Михоэл медленно и тихо вошел в комнату, проговорил не громко «Доброе утро» и не спеша опустился на скамейку. Лицо его было спокойное и имело самое будничное выражение, с оттенком обычной грусти. Посидев минуты две на месте, он поднялся и медленно, лениво подошел к столу. Заглянув в один из раскрытых фолиантов, он многозначительно поднял брови и усмехнулся.
— А-а, вот где вы стоите! — проговорил он сочувственно. — Местечко знакомое! Трясина хорошая, чтоб ее никакой добрый еврей не знал. В прошлом году я с моими ослами простоял неделю целую на этом «иньене».
— Из сил, из сил выбился я с ними! — заговорил Мендл. — Лошадиные головы! Чистые гоим! Самой простой вещи не вдолбишь им в голову.
Михоэл сочувственно покачал головой, отошел от стола и, разняв сзади фалды сюртука, сел на скамейку.
— А мне казалось, что у Лейзера острая головка, — произнес он, указывая на одного из учеников.
— А! Лучше уж не говори о них! Острая головка — тупая головка! Тут ни острых, ни тупых нет. Чурбаны — и больше ничего!..
— Кстати, — перебил его спокойно Михоэл. — Слышал ты новость: Плевна взята…
Мендл вздрогнул как от удара, рванулся с места и — остался сидеть с устремленным на Михоэла испуганным взглядом, полным недоумения, вопроса.
— Что ты говоришь! Ты с ума сошел! — воскликнул он.
Это восклицание и растерянный взгляд Мендла как бы еще больше успокоили Михоэла. Он полез в карман, вытащил табакерку, взял из нее большую понюшку и, глядя в землю, заговорил грустно и несколько наставительно.
— Да, друг мой… Плевну взяли. То есть не одну Плевну: Осман-паша сдался в плен со всем своим войском в 40000 человек и сдал город… Вот тебе, мой друг, короткая речь, — закончил он, подняв голову и взглянув на Мендла.

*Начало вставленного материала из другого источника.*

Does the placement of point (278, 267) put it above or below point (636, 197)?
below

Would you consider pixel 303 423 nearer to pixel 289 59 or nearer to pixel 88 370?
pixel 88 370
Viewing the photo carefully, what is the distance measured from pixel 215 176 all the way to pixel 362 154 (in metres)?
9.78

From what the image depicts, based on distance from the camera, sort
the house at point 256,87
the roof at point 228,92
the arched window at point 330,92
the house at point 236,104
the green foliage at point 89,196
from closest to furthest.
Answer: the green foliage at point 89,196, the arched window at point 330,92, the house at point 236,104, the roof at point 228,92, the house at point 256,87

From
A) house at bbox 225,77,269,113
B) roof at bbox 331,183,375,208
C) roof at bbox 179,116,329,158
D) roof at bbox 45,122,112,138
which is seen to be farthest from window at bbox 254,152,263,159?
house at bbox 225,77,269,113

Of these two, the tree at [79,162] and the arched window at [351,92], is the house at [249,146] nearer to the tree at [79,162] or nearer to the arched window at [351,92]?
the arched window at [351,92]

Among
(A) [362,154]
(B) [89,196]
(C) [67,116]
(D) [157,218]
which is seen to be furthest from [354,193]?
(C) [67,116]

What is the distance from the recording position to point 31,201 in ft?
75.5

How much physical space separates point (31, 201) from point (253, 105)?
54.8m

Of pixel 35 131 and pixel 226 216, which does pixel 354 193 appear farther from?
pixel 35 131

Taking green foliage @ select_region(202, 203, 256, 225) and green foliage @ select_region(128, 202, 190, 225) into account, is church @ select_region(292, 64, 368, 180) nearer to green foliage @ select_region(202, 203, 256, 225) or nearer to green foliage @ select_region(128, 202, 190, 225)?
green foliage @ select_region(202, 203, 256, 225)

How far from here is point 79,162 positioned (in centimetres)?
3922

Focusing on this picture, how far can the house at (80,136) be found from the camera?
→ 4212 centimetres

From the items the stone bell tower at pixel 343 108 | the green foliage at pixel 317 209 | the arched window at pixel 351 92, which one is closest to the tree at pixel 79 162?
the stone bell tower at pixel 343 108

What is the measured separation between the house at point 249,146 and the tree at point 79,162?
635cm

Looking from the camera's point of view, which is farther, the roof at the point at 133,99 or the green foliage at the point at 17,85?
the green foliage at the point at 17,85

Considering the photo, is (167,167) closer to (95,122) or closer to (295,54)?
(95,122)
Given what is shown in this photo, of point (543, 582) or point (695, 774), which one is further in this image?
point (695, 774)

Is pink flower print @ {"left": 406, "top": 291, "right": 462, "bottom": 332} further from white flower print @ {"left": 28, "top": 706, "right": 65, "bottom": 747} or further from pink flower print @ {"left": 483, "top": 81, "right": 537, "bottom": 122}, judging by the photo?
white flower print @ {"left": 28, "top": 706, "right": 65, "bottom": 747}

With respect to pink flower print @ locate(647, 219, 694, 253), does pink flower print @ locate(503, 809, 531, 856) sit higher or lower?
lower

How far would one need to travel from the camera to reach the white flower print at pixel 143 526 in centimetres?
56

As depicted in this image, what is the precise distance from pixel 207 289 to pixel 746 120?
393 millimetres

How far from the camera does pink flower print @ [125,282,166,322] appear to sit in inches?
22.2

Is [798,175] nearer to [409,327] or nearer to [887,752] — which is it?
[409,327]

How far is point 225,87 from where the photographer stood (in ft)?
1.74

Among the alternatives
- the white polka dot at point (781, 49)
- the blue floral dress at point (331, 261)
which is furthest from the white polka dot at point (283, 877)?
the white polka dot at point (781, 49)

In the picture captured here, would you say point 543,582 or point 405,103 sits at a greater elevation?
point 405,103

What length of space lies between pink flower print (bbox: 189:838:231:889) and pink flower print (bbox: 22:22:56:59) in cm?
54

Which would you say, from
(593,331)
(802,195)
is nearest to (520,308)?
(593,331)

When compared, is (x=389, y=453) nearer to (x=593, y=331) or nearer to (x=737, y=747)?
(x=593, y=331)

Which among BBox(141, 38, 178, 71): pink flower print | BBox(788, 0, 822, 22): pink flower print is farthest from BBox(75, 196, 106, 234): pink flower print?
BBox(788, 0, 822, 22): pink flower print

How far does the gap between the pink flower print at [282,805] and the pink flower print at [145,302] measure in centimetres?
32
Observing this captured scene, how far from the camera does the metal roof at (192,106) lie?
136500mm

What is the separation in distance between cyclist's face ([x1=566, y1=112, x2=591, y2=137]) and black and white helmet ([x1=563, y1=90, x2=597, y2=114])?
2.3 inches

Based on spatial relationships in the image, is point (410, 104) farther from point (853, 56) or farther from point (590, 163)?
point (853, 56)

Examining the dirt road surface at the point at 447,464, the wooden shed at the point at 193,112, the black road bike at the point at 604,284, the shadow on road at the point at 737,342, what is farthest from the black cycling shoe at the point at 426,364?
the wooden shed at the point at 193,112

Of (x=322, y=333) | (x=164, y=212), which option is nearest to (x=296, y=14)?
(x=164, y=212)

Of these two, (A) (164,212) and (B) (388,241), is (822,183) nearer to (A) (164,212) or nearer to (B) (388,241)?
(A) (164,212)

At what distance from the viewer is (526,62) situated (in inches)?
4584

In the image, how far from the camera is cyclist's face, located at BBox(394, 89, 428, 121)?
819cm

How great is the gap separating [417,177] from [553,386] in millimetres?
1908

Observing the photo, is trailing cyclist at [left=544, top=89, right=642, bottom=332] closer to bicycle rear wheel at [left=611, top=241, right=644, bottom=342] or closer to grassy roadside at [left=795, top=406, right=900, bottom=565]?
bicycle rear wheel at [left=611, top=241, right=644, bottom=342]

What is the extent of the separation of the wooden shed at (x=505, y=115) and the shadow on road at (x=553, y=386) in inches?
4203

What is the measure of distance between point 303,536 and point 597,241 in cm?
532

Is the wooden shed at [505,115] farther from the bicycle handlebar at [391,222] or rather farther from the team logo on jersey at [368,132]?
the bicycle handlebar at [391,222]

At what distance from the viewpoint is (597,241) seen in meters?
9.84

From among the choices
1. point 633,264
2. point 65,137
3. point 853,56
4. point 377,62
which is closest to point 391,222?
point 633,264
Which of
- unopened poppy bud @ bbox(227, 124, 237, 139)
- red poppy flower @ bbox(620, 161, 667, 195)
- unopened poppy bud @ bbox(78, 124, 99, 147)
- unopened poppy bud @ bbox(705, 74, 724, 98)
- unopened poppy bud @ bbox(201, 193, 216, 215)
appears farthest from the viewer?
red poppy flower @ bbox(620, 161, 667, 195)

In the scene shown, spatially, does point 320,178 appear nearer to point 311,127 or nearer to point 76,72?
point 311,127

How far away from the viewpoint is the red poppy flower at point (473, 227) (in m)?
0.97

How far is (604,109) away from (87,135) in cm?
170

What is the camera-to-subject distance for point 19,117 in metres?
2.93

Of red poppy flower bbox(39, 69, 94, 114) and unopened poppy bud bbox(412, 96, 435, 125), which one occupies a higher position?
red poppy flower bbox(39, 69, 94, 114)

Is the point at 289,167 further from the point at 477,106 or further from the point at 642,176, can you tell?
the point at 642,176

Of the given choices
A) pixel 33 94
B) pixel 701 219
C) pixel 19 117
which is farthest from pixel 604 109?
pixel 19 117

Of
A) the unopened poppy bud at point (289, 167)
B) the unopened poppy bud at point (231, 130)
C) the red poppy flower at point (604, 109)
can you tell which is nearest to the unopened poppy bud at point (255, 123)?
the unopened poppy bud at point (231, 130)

Мендл казался ошеломленным этой «короткой речью». Он перевел на меня свой недоумевающий взгляд, как бы требуя защиты, опровержения. Но я мог только подтвердить слова Михоэла.
— Как!.. Вы?.. Вы тоже знали об этом? — воскликнул он. — Откуда?.. В «листе»?..
— Нет, из телеграммы…
— Из телеграммы? Где… на базаре?..
И он быстро поднялся и начал поспешно надевать сюртук.
— Стой, не лети. Я тебе сюда принес добрую весть, — остановил его спокойно Михоэл и, понюхав смачно табаку, вытащил из-за пазухи серый листок, сложенный вчетверо. Передав его Мендлу, он отошел в сторону, подошел к полке, на которой лежала куча растрепанных книг и рукописей, вытащил оттуда тетрадку, мелко исписанную дугообразными строчками, — лекция кабалы какого-нибудь цадика, — сел в сторону и принялся читать, решив, по-видимому, на время совершенно забыть о Мендле.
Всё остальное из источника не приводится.